» EXCERPT PROVIDED
==============================
Events
Presented by COPPER CANYON PRESS. A special evening this should be, marking the return of esteemed, award-winning poet and translator W.S. Merwinhis first Seattle appearance since receiving the 2009 Pulitzer Prize for his most recent collection, The Shadow of Sirius (Copper Canyon Press). To highlight and accentuate the occasion, and to give some idea of the degree of W.S. Merwin's influence and importance to the current literary landscape, four younger poets published by Copper Canyon will also read work, and speak to that influence. These include Erin Belieu (most recently author of Black Box), Ben Lerner (Angle of Yaw), Valzhyna Mort (Factory of Tears), and Matthew Zapruder (The Pajamaist). Following their portion of the evening, W.S. Merwin, now author of over twenty-five collections of poetry and as many books of prose and translation, will read from new and recent work. Copper Canyon's publication of his work include the poetry collections Present Company, the National Book Award-winning Migration, New & Selected Poems, The First Four Books of Poems, The Second Four Books of Poems, The Book of Fables; and translations: East Window: The Asian Translations, Transparence of the World (Jean Follain), Voices (Antonio Porchia), and Spanish Ballads. "A collection of luminous, often tender poems that focus on the profound power of memory." – Pulitzer Prize committee on The Shadow of Sirius. Tickets ($15/$10 students are available through www.brownpapertickets.com (or 1-800-838-3006). For more information, please see Copper Canyon Press at www.coppercanyonpress.org or call (360) 385-4925.
==============================
» RECORD SET

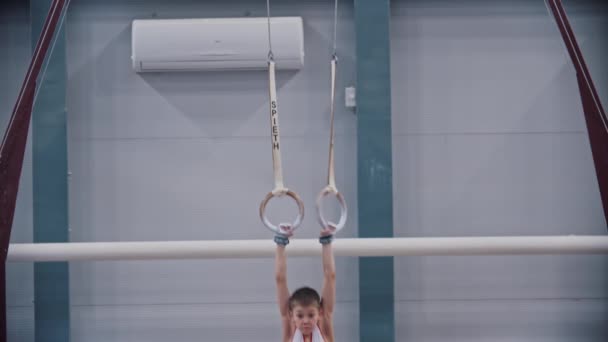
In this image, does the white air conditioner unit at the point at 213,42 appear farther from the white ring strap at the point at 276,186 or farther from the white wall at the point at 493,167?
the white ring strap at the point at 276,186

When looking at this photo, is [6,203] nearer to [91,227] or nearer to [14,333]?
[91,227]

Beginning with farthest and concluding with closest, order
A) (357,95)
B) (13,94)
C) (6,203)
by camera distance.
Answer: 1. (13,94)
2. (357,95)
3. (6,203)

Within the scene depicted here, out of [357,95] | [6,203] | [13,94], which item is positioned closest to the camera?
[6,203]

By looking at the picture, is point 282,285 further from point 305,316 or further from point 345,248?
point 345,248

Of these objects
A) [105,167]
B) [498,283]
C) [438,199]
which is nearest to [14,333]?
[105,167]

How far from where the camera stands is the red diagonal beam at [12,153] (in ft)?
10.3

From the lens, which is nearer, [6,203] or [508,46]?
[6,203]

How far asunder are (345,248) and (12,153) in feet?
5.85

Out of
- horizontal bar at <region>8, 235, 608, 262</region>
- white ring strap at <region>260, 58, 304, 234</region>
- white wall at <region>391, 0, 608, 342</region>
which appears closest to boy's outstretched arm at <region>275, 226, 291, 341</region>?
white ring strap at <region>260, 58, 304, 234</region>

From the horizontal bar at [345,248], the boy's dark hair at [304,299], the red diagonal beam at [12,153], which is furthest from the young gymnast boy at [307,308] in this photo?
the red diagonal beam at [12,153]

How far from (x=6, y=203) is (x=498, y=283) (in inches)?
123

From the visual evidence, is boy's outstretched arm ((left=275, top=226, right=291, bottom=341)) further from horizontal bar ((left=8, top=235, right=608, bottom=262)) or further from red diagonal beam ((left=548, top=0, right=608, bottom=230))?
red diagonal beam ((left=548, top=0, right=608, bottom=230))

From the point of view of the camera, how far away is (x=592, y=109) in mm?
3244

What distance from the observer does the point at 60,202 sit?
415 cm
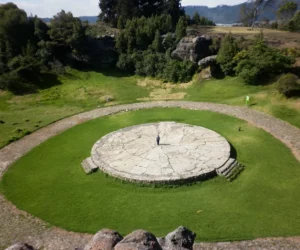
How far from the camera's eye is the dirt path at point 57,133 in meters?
==============================
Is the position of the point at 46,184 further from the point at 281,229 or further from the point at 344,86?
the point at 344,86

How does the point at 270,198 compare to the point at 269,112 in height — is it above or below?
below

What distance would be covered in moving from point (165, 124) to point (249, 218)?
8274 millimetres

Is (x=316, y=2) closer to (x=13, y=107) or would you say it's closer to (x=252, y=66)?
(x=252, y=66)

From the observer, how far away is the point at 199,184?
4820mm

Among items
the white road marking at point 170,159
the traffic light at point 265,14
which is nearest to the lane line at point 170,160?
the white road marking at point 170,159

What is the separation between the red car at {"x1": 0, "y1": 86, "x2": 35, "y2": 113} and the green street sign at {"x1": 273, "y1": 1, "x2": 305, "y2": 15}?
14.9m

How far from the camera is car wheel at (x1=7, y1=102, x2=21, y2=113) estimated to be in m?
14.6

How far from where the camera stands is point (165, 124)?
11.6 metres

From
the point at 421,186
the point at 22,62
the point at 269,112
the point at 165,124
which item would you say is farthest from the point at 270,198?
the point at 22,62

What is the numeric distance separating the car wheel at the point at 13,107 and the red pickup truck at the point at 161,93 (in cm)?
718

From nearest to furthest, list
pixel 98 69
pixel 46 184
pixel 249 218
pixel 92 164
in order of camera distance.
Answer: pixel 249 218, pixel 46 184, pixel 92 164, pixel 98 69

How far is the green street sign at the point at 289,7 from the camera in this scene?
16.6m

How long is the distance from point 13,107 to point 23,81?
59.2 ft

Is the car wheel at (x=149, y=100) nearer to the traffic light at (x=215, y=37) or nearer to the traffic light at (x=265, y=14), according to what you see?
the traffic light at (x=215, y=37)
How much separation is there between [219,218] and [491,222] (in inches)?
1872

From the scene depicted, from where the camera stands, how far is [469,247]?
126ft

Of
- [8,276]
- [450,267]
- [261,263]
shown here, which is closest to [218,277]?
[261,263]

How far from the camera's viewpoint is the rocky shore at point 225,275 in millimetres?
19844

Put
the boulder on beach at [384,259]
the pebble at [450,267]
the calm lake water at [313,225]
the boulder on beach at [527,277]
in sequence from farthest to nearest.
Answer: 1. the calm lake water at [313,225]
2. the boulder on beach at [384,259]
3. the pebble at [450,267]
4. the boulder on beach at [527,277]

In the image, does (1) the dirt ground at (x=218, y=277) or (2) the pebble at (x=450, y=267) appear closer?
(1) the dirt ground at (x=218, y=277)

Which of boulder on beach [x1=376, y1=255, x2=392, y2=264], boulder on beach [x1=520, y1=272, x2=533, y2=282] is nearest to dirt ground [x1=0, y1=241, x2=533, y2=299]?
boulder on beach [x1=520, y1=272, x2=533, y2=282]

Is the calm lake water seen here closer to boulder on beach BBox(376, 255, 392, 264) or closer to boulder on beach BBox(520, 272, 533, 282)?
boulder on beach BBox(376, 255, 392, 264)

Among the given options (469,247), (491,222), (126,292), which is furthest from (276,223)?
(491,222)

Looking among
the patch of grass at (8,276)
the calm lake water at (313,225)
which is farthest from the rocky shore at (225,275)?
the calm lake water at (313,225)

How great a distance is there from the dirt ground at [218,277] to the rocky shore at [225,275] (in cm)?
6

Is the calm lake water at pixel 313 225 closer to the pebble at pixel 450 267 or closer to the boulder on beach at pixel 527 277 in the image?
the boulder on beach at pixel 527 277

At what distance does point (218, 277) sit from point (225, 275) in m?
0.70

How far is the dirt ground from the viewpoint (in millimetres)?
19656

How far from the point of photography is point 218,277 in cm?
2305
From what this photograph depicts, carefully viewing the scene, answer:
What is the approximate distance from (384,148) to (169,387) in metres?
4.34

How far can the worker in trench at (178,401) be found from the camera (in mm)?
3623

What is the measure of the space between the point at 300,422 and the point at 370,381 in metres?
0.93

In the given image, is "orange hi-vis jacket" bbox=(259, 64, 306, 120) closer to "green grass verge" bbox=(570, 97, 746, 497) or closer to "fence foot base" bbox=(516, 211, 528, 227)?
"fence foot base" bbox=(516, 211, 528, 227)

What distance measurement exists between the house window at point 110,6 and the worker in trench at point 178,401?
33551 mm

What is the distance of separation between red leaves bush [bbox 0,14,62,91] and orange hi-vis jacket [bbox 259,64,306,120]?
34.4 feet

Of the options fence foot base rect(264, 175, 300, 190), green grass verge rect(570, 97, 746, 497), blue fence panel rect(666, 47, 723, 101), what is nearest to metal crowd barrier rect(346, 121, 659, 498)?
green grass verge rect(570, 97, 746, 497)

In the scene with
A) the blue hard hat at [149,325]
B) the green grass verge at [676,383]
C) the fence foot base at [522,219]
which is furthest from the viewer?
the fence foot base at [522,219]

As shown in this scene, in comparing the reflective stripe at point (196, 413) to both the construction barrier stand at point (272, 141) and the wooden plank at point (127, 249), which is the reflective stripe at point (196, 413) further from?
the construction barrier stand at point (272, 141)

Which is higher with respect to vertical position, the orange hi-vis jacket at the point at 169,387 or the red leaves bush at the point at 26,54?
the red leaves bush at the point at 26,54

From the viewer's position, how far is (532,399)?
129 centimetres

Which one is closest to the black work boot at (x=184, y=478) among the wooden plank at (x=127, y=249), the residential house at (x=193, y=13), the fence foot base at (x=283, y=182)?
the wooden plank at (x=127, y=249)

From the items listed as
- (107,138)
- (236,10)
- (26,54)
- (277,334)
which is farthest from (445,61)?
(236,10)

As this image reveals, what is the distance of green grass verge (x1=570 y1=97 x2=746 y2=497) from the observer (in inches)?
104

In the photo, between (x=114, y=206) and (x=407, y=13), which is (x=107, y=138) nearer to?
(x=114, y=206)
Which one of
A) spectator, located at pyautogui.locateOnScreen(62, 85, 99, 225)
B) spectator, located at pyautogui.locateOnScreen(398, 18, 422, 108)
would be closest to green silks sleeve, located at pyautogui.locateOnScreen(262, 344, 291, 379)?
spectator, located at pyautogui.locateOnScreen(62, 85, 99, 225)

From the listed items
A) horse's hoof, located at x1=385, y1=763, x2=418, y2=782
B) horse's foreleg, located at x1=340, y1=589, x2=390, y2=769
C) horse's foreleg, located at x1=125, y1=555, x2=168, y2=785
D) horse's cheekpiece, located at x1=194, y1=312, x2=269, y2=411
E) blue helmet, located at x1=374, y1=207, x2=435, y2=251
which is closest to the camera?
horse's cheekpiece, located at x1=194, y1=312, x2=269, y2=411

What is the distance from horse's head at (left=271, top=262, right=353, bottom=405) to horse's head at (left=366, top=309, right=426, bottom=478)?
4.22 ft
==============================
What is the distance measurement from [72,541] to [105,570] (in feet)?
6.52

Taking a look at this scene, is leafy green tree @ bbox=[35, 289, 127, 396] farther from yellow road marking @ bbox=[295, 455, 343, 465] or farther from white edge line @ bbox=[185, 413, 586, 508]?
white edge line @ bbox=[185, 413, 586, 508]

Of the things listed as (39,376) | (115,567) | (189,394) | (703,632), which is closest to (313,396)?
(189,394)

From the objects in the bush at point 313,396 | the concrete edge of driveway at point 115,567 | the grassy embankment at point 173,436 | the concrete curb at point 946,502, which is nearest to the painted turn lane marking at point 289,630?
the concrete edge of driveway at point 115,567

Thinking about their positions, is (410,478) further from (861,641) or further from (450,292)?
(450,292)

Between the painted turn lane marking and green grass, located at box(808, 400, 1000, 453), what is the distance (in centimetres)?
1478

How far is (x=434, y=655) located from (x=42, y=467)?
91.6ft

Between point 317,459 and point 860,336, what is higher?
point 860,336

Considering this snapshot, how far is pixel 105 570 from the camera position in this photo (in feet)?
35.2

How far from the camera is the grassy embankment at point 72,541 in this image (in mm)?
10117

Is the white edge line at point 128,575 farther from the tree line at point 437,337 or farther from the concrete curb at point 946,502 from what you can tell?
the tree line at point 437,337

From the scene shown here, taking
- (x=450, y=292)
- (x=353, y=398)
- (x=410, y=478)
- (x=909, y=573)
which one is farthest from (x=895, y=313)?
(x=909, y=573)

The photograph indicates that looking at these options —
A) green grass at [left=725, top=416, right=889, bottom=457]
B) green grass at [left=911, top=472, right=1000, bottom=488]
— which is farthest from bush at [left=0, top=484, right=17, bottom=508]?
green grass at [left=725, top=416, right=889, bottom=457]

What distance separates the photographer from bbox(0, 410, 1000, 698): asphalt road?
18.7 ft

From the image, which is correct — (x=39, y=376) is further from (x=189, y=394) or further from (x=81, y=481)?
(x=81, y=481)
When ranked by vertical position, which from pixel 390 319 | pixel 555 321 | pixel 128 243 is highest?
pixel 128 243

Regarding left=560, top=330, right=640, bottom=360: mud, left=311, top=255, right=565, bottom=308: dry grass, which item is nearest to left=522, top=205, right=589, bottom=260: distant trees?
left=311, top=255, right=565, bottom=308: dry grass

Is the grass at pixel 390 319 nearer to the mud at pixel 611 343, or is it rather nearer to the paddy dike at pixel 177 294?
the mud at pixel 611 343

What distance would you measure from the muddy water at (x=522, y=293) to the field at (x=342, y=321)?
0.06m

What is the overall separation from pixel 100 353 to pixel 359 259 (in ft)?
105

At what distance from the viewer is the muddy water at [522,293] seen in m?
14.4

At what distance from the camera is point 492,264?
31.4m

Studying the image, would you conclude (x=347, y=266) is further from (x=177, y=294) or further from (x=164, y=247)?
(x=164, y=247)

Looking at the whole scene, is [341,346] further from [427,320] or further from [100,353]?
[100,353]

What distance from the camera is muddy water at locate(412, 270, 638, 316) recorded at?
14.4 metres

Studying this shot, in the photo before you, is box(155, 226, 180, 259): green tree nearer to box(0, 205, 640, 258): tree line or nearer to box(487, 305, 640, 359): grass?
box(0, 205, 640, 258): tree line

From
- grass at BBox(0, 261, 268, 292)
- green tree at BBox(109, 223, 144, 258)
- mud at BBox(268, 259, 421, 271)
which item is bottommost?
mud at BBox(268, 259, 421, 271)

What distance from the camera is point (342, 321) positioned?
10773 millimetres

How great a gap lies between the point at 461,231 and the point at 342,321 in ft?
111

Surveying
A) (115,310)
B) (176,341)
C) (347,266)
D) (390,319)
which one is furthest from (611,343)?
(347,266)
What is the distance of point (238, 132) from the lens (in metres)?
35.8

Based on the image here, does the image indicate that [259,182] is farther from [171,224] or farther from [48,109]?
==============================
» REQUIRED ACTION 1
Answer these questions from the event announcement:
(a) Which prize did W.S. Merwin receive in 2009, and for which collection?
(b) Which of Merwin's poetry collections from Copper Canyon won the National Book Award?
(c) What is the ticket price for students?
» REQUIRED ACTION 2
Continue the event announcement about W.S. Merwin's Seattle reading, starting after its final sentence.
The lines come from a different source than the event announcement.

» ANSWER BOX 1
(a) The Pulitzer Prize, for The Shadow of Sirius.
(b) Migration.
(c) $10.

» ANSWER BOX 2
The end of Bay Area writer Maria Finn's marriage was also the starting point of new adventures in the world of Argentinean tango, a story told in her autobiographical book, Hold Me Tight and Tango Me Home (Algonquin). After making friends at New York City tango milongas, or social dances, she studied the history and culture of tango, visiting Buenos Aires, and finding ... new love. "A lively debut memoir, brimming with tango history and lore." – Booklist. Tonight's program includes a tango demonstration by instructors from the Century Ballroom (soon to be our next-door neighbors on Capitol Hill). The Century Ballroom hosts a monthly Milongaheld this month on February 12and an ongoing series of tango classes. For more information about both, please see www.centuryballroom.com. Maria Finn is also the author of the newly arriving A Little Piece of Earth: How to Grow Your Own Food in Small Spaces (Rizzoli).
He is a publisherhis own independent press, Future Tense Books. He is a booksellerSmall Press Champion (yes) at Powell's in Portland. And he is a fiction writer (Beautiful Blemish and Creamy Bullets). Kennewick native son Kevin Sampsell is now author of a rollicking, coming-of-age memoir, A Common Pornography. "Memory and truth are jagged things, and Kevin Sampsell's memoir-in-vignettes expresses this forcefully. With grit and candor, he marches us through the heartbreak, horniness, and confusion of a west coast boy becoming a man." – Robin Romm. "Embarrassing and honest, heartbreaking and hilarious, A Common Pornography is a great memoir from one of the Northwest's best writers." – Willy Valutin.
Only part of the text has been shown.